## What is expected
Copy the lines below word for word, starting at the line that contains "How far is building" and ending after the line that contains "13.4 meters".

## Material shown

::::::::

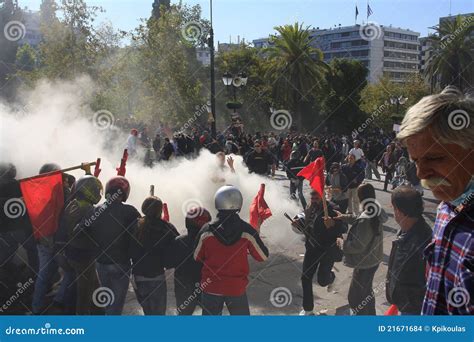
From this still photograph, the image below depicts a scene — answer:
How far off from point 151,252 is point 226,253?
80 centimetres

::::::::

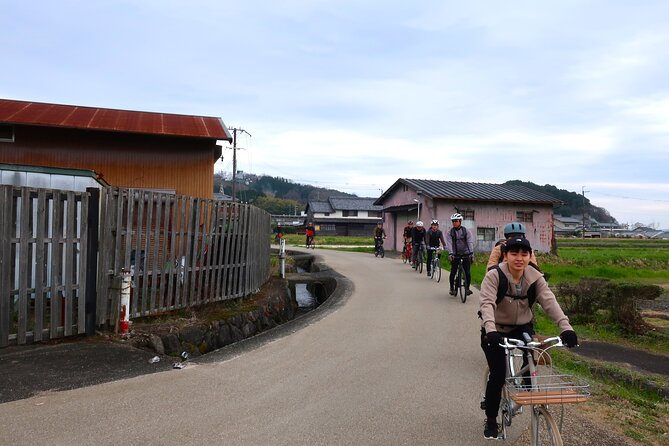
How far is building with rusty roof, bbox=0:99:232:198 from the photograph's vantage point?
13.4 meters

::::::::

## Reply
How far is building with rusty roof, bbox=0:99:232:198 from the photograph's vantage point?
13.4 meters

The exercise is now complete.